──────── PAGE EXTRACT ────────

# FF Camera Sleeve?



## dstppy (May 28, 2013)

So, I've discovered the irony of my 5DmkII and the shorty forty . . . 

If I treat it like a super-sized P&S, what camera bag would fit that, and only that?

I'm basically looking for a body-only case, that's just a hair bigger, and will fit with the pancake on.

Ideas?


----------



## neuroanatomist (May 28, 2013)

I presume you don't mean gripped? My 1D X with the 40/2.8 fits perfectly in a Lowepro Utility Pouch 100 AW.


----------



## Mt Spokane Photography (May 28, 2013)

I have a bunch of old leather camera cases, I wonder if they might fit a 5D series body. I suspect that they are not wide enough or deep enough though.

I'll have to try now that you have mentioned it. I'll try my 40D as well, but I suspect that they are Rebel Sized, and that the digital bodies are deeper to make room for the electronics and LCD.

Its a shame, they are beautiful.


----------



## Dylan777 (May 28, 2013)

Not sleeve, but this sling bag is so small. I start using it more than my RS7.

http://www.bhphotovideo.com/bnh/controller/home?O=orderHistory&A=details&Q=&sku=871445&is=REG


----------



## sanj (May 28, 2013)

Mt Spokane Photography said:


> I have a bunch of old leather camera cases, I wonder if they might fit a 5D series body. I suspect that they are not wide enough or deep enough though.
> 
> I'll have to try now that you have mentioned it. I'll try my 40D as well, but I suspect that they are Rebel Sized, and that the digital bodies are deeper to make room for the electronics and LCD.
> 
> Its a shame, they are beautiful.

──────── DATA ROWS ────────

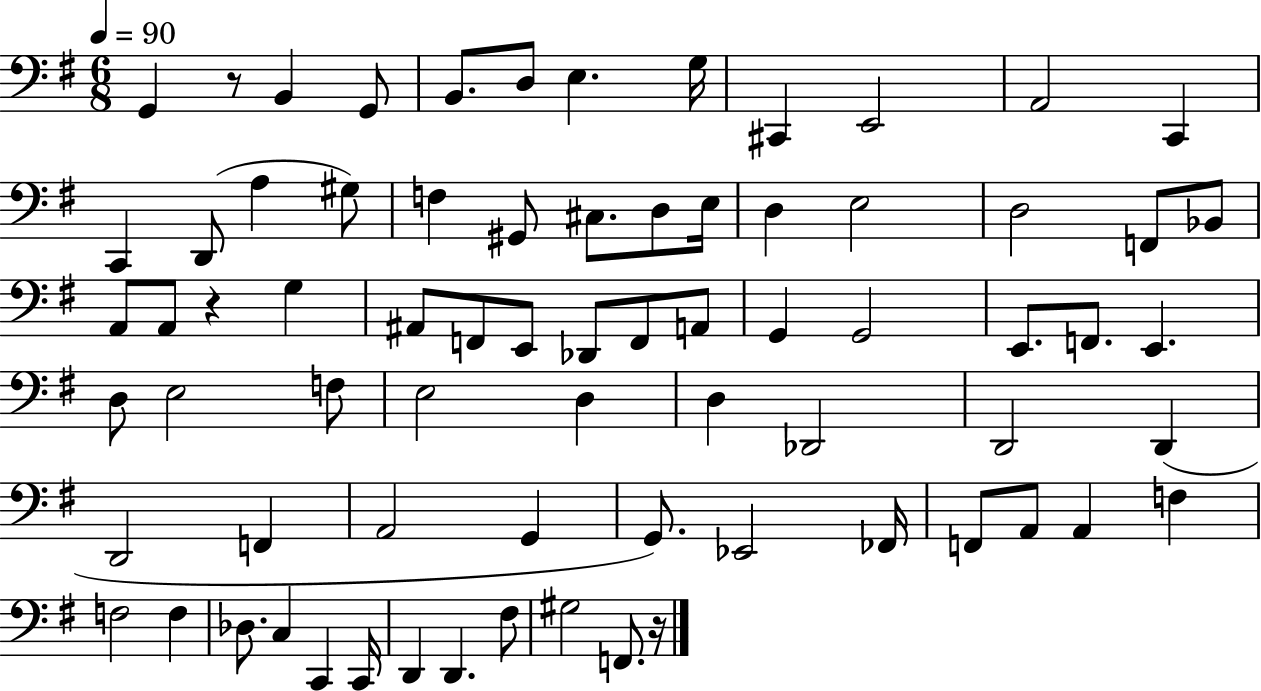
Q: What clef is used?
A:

────────
──────── DATA ROWS ────────

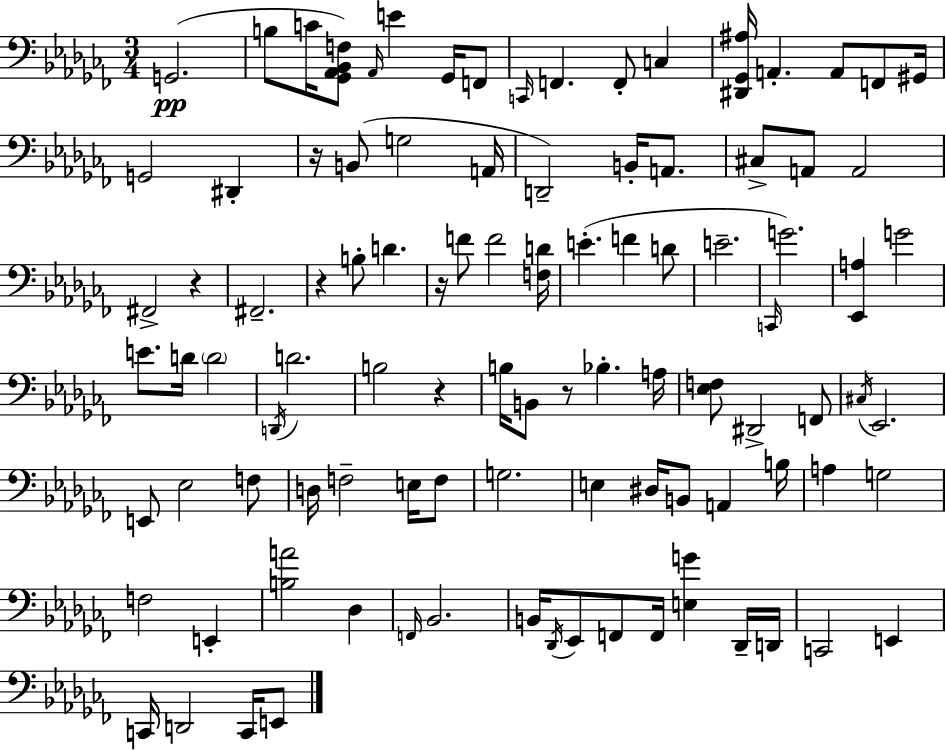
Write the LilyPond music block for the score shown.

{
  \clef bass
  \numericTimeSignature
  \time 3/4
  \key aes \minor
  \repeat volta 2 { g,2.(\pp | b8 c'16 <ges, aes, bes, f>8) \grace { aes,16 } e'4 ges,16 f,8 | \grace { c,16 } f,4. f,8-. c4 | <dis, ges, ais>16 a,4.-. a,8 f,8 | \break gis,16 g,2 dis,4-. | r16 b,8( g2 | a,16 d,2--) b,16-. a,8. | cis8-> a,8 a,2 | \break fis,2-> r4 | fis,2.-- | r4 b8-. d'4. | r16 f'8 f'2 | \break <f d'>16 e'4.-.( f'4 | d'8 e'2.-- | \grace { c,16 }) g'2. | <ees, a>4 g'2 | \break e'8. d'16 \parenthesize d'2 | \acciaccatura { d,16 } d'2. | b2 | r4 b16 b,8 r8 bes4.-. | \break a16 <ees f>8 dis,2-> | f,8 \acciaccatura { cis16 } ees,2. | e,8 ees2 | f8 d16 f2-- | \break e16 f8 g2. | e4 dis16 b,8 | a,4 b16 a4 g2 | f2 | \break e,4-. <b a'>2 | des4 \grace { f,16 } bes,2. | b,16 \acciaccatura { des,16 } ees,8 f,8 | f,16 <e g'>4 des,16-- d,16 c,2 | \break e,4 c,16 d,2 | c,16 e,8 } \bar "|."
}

────────

REQUESTS:
[1] List the usernames of everyone who posts in the camera sleeve thread, in the order they appear.
[2] Extend the camera sleeve thread from its final line onward, writing the reply that follows the quoted passage.

PER-TASK ANSWERS:
[1] dstppy, neuroanatomist, Mt Spokane Photography, Dylan777, sanj

[2]
It is indeed a beauty! But what happens when you take a photo? The leather hangs at the bottom? Does that not increase the chances of blur when windy? 
But love the case in any case.


----------



## wickidwombat (May 28, 2013)

http://www.lenscoat.com/camera-pouches-c-30_7.html

check out the body bag i think that would be just fine for a 5D with 40mm

i have the with lens version for my wife it fits a 5D+24-70 perfectly
i also have a little body bag for my eos-M

I really like the lens coat products and their service is good too
with reasonable shipping even to here in australia


----------



## dstppy (May 28, 2013)

Awesome, you post a question, get a lot of good suggestions in the morning. This is how the internet SHOULD work 

Yes, neuro, I meant ungripped but that will work too.

Thanks guys; these are all really good choices.

I'll have to look over the LensCoat stuff in detail later; looks like they've got some stuff I've been looking for for storage as well.

Excellent response time!

-Ernie


----------



## alexanderferdinand (May 30, 2013)

Is this a bag for a AE1- Program? Looks very similar to it, although mine looms a bit more used after 30 years.....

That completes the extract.